FY20 is nearly upon us, so I'm thinking about which ASX growth shares I'd like to buy more of in the upcoming year.
I'm trying to remain focused on only the best ideas for my portfolio. I don't want to reach for lesser quality ideas just because my favourite ideas are expensive. I'd rather wait until they are at a better value.
These are two of the growth shares I'm waiting for a better buy price to add to my position:
Altium Limited (ASX: ALU)
Altium is one of the world's leading electronic PCB software design businesses. It seems to be one of the best ways to profit from the 'internet of things' on the ASX with the way everything is becoming increasingly technological such as devices and transportation.
Altium has a number of big long-term goals. It wants to become the world's leading electronic PCB software business with a dominant market position by reaching 100,000 Altium Designer subscribers before 2025 and also wants to reach a revenue goal of $500 million by 2025.

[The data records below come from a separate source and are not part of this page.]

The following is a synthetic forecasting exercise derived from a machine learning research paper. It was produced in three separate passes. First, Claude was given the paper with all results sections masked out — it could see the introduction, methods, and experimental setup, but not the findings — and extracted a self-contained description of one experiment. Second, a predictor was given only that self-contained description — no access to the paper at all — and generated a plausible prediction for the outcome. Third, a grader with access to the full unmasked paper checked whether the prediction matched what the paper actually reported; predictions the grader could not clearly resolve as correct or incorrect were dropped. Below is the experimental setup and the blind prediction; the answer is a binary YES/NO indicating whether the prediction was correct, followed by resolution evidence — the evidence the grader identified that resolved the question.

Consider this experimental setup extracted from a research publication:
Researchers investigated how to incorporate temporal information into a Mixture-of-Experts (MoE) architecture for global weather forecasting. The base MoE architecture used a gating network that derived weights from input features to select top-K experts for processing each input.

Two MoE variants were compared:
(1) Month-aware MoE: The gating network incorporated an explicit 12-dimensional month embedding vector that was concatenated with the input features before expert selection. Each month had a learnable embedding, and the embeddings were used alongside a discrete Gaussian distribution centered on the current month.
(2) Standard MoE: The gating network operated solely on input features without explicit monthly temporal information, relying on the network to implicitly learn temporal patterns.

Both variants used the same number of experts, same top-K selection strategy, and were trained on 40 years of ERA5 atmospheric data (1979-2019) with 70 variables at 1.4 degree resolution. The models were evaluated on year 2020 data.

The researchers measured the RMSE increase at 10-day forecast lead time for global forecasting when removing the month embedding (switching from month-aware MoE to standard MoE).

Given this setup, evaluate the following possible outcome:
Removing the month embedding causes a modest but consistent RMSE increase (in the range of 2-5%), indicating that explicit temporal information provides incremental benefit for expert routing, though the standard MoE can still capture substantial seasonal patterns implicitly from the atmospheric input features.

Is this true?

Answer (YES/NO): NO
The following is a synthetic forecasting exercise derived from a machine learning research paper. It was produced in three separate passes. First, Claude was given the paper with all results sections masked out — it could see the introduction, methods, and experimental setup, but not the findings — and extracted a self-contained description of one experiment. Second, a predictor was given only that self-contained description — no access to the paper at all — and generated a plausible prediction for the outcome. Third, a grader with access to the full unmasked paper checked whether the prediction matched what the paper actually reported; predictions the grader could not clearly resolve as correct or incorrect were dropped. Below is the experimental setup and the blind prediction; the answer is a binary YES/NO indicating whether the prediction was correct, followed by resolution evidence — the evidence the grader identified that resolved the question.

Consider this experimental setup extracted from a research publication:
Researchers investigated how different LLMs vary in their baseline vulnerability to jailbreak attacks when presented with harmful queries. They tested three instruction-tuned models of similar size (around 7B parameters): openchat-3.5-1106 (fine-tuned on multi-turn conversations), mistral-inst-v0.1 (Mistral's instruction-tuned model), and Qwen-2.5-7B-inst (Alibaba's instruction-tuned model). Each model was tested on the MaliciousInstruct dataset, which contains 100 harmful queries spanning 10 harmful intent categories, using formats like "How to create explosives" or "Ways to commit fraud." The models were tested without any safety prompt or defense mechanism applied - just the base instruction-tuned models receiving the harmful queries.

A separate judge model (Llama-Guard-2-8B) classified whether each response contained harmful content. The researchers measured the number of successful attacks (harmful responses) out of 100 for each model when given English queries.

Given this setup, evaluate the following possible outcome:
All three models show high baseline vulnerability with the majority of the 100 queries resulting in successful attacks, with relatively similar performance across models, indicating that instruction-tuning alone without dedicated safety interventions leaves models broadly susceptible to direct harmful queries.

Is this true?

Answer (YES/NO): NO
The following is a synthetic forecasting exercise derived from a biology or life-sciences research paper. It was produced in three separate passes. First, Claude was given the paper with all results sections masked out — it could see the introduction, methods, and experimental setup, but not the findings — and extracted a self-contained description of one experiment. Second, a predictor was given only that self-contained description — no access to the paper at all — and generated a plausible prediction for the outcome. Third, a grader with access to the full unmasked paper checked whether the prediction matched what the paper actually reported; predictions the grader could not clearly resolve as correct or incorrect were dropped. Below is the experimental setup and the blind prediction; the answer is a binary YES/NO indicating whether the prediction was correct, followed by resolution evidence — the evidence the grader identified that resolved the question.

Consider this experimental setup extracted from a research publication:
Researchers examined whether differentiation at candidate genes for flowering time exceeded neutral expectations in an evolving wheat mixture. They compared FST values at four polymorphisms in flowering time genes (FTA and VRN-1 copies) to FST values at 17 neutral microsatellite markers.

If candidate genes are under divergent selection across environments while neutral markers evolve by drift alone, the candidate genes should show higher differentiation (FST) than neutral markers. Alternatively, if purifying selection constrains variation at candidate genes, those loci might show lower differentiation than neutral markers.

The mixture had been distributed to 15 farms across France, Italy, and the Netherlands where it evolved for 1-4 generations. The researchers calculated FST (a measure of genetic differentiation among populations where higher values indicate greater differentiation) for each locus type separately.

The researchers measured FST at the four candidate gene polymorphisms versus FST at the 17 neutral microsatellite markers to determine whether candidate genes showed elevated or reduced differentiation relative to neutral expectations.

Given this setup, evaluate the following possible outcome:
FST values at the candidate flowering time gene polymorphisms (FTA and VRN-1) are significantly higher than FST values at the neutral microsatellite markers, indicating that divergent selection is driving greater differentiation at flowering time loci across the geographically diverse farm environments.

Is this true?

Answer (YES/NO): YES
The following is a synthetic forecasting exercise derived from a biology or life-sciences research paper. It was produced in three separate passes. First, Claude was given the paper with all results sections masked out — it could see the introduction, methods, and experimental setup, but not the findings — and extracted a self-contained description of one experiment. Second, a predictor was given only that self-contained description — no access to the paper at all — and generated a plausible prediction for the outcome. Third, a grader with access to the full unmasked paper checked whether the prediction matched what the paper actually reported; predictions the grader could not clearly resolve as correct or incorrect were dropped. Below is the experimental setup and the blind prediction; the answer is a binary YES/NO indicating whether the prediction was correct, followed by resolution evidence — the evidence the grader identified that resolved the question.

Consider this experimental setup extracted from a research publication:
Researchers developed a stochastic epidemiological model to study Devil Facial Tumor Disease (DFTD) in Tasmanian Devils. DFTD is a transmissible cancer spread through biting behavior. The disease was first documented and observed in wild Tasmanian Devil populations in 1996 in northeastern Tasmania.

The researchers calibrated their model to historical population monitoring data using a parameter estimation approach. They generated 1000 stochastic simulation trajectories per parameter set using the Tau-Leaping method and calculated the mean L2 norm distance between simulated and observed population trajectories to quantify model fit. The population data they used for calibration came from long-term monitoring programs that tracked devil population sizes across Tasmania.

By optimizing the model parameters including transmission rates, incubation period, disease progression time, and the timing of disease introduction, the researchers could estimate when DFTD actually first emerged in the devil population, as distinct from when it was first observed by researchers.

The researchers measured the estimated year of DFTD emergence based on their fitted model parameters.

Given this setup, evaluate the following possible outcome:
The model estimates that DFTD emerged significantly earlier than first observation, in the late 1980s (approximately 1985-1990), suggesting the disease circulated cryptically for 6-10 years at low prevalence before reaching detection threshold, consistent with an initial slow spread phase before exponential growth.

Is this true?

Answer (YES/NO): NO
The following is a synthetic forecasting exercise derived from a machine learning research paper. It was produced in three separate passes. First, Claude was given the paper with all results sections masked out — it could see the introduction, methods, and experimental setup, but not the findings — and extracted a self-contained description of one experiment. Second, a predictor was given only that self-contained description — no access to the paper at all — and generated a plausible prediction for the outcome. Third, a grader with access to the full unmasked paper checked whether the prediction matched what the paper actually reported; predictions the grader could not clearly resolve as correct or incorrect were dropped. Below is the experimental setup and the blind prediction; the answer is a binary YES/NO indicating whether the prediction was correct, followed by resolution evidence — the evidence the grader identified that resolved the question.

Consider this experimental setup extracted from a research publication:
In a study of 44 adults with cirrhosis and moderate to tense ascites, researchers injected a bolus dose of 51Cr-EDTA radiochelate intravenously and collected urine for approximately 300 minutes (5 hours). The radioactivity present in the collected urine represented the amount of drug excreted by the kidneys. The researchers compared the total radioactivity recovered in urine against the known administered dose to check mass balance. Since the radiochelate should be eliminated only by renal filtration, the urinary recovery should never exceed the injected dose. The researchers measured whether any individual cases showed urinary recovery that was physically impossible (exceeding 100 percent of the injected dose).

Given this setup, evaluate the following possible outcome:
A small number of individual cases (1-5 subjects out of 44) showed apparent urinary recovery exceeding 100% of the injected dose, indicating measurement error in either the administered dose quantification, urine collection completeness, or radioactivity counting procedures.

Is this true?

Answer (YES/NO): YES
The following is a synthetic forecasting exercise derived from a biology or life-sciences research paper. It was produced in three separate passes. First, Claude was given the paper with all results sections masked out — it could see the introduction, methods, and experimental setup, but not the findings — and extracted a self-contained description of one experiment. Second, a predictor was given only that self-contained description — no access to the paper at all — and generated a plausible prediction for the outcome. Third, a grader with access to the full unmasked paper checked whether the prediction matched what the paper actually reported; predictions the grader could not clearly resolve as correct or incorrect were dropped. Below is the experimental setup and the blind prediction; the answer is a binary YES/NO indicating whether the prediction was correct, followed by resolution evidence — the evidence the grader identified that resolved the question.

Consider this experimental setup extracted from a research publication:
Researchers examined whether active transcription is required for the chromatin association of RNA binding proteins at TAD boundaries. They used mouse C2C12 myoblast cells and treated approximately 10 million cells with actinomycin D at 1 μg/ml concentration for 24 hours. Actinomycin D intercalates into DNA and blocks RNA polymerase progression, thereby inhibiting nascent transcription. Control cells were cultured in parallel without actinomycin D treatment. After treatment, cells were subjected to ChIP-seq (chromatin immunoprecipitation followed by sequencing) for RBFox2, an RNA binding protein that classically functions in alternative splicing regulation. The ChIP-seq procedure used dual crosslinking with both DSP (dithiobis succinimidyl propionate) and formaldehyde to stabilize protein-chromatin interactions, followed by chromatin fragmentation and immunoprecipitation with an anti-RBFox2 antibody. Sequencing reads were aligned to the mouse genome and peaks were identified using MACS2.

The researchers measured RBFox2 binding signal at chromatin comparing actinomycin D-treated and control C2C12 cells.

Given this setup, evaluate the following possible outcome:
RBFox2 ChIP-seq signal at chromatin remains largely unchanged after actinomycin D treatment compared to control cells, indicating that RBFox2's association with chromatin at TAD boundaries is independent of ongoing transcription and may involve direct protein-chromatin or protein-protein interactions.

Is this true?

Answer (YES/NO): NO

With no debt on the balance sheet, a growing cash balance and rising profit margins, there's a lot to like about Altium. Except the valuation. It's priced at 48x FY20's estimated earnings. I think this is better value compared to other ASX tech shares, but no business is a buy at any price.
In the short-term I wouldn't want to buy any Altium shares above $30 for now, I'd much prefer to buy at under $25. But who knows if we will see that price in the medium-term?
MFF Capital Investments Ltd (ASX: MFF)
I think one of the leading ways to get exposure to the best growth businesses overseas is to do it through an exchange-traded fund (ETF) or listed investment company (LIC) like MFF Capital.
MFF Capital could be one of the best ways to get that exposure in my opinion. It has a high-quality portfolio with a concentration towards businesses that have plenty of growth potential like Visa, MasterCard, Alphabet (Google) and Facebook.
Another reason why I like this LIC is that it has a low management fee which is fixed, so it will become even cheaper in percentage terms as time goes on.
Over the last five years it has been the top-performing LIC, partially helped by its low fees. I think it could continue to be a top performer over the long-term. I just hope to buy it when US markets fall, or the discount to its pre-tax net tangible assets (NTA) widens to 10% or more.
Foolish takeaway
Both of these shares provide global underlying earnings, which I think is an important factor these days with the weak Australian economy. If I could only pick one share to buy today it would be MFF Capital, it is trading at a bit of a discount to its pre-tax assets and it has a wide investment universe.